As Chief Justice John Roberts noted in Trump, that’s even more true of criminal charges. Given “the peculiar public opprobrium that attaches to criminal proceedings,” they “are plainly more likely to distort Presidential decisionmaking than the potential payment of civil damages.” Without immunity, “a President inclined to take one course of action based on the public interest may instead opt for another, apprehensive that criminal penalties may befall him upon his departure from office.” Immunity is therefore crucial to protect the independence of the executive branch. But the immunity the court recognized isn’t without limit.

The president enjoys absolute immunity for acts undertaken within his exclusive power, as granted by the Constitution. “Once it is determined that the President acted within the scope of his exclusive authority,” the court declared, “his discretion in exercising such authority cannot be subject to further judicial examination.” One of the allegations against Mr. Trump is that he attempted to convince the Justice Department to investigate election fraud. Because the president has ultimate authority over the Justice Department, the high court held that Mr. Trump is absolutely immune from charges relating to his interactions with it.

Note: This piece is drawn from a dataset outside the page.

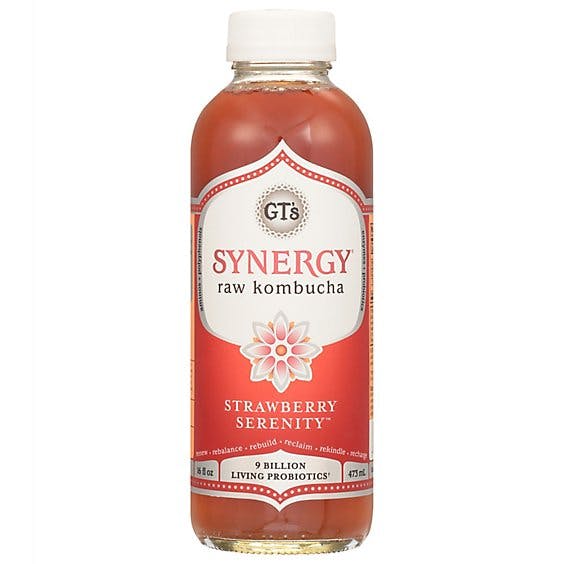 Is it Soy Free? Gt's Synergy Kombucha Organic Strawberry Serenity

For acts “within the outer perimeter” of the president’s official responsibility, the justices held, there is “at least a presumptive immunity.” The president has a broad array of “discretionary responsibilities” that aren’t exclusively his. “At a minimum,” the court held, “the President must . . . be immune from prosecution for an official act unless the Government can show that applying a criminal prohibition to that act would pose ‘no dangers of intrusion on the authority and functions of the Executive Branch.’ ” . . .

At the same time, the justices made clear that the president has no immunity from prosecution for private acts. That’s consistent with Clinton v. Jones (1997), which denied Bill Clinton’s claim of immunity in a lawsuit alleging sexual harassment during his time as Arkansas governor. Presidents aren’t “above the law”; they are immune from civil lawsuit or criminal prosecution only for actions undertaken pursuant to the highest law, the Constitution.

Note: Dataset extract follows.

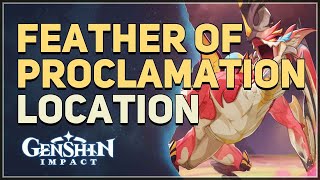 Feather of Proclamation Genshin Impact [upl. by Crooks]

The court also wisely rejected special counsel Jack Smith’s argument that determining whether acts are official and therefore immune can wait until after the trial. Presidential immunity “must be addressed at the outset of a proceeding,” the court held, because the mere “possibility of an extended proceeding” may reduce the presidency’s vigor. The justices observed that “we do not ordinarily decline to decide significant constitutional questions based on the Government’s promises of good faith.”

Without immunity and prompt pretrial determination thereof, former presidents could face years of court proceedings fighting novel charges predicated on public speeches; negotiations with state, foreign or congressional leaders; or executive orders lacking clear statutory authorization such as vaccine mandates, eviction moratoriums or actions opening the border. Clever prosecutors could conjure up indictments based on opaque criminal statutes such as conspiracy against rights, conspiracy to defraud the U.S., obstruction of justice, mail or wire fraud, racketeering, and false statements or misrepresentations.

If you don’t like this decision, amend the Constitution. Personally, I think any official immunities should come from legislation, not from judicial decisions. But that’s not the world we live in.